Storage leaders pledge support for CIM

Four data storage industry giants have joined together to throw their support behind a proposed interoperability standard.

Four data storage industry giants have joined together to throw their support behind a proposed interoperability standard.

IBM, Hitachi Data Systems, Sun Microsystems and Veritas Software have said they will begin shipping products this year and next based on the Common Information Model (CIM) and Web-Based Enterprise Management (WBEM) standards.

The CIM/WBEM standards are part of the proposed Bluefin standard, which the Storage Networking Industry Association (SNIA) recently renamed the Storage Management Interface Specifications (SMIS). SMIS is a set of application programming interfaces that have the potential to greatly reduce the amount of work it takes to connect hardware and software deployed in multivendor storage-area networks.

IBM, Hitachi and Veritas said they will ship SMIS-compliant hardware and software products next year.
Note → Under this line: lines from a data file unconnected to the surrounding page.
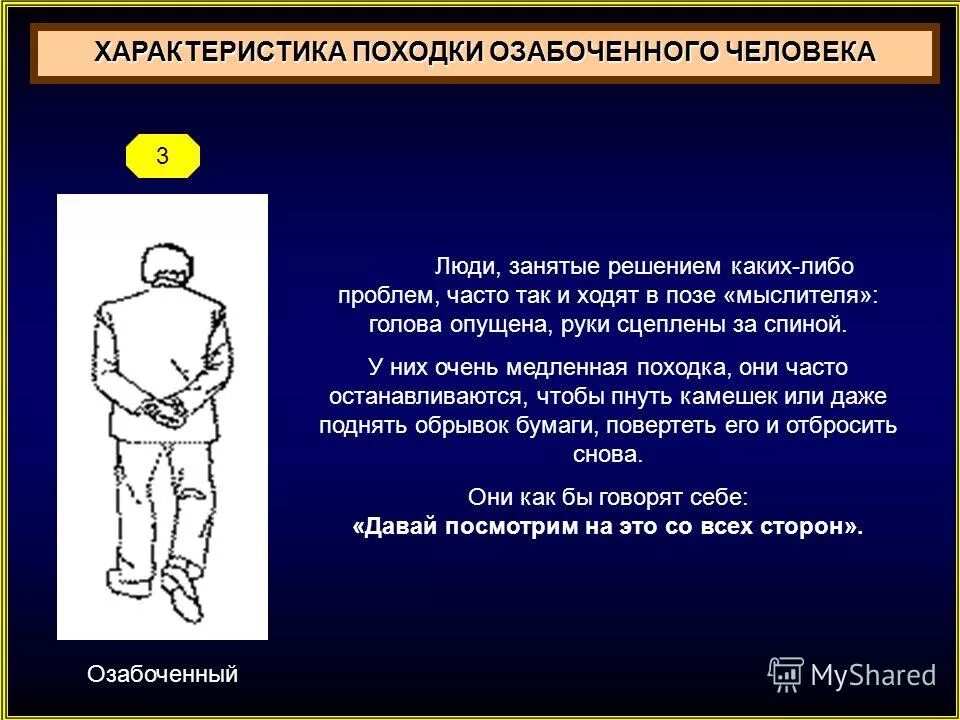 ХАРАКТЕРИСТИКА ПОХОДКИ ОЗАБОЧЕННОГО ЧЕЛОВЕКА

3

Люди, занятые решением каких-либо проблем, часто так и ходят в позе «мыслителя»: голова опущена, руки сцеплены за спиной.

У них очень медленная походка, они часто останавливаются, чтобы пнуть камешек или даже поднять обрывок бумаги, повертеть его и отбросить снова.

Они как бы говорят себе:
«Давай посмотрим на это со всех сторон».

Озабоченный

MyShared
Sun announced in August that it had CIM-enabled its StorEdge Enterprise Storage Manager software.

The companies have also formed an alliance to make their CIM/WBEM APIs available to one another for testing, and they want other businesses to commit to conducting interoperability testing and deploying compliant products next year.

Ruth Colombo, senior manager of storage management products at Veritas, said SMIS will allow the company to integrate with other vendor devices for "practically free".

"We can spend less engineering resources integrating with devices and put those resources on developing features that are of a higher value to the customer," she said.

Steve Kenniston, an analyst at Enterprise Storage Group said the vendor alliance goes a long way toward helping to move the draft standards proposal along by demonstrating industry support.

"The next step will be, if I'm Hitachi, how far down do I drill into my product and allow you to manage it from a CIM-compliant module?" Kenniston said.

According to Kenniston, vendors initially will allow competitors' products to view theirs on a network and interoperate with them. But it will still be two or three years before IBM, EMC or others supporting the SMIS standard will allow competitors to automatically configure their boxes or give them troubleshooting capabilities - key differentiators today.

But, Kenniston said: "I believe this is a really good first step and brings CIM compliance to the forefront."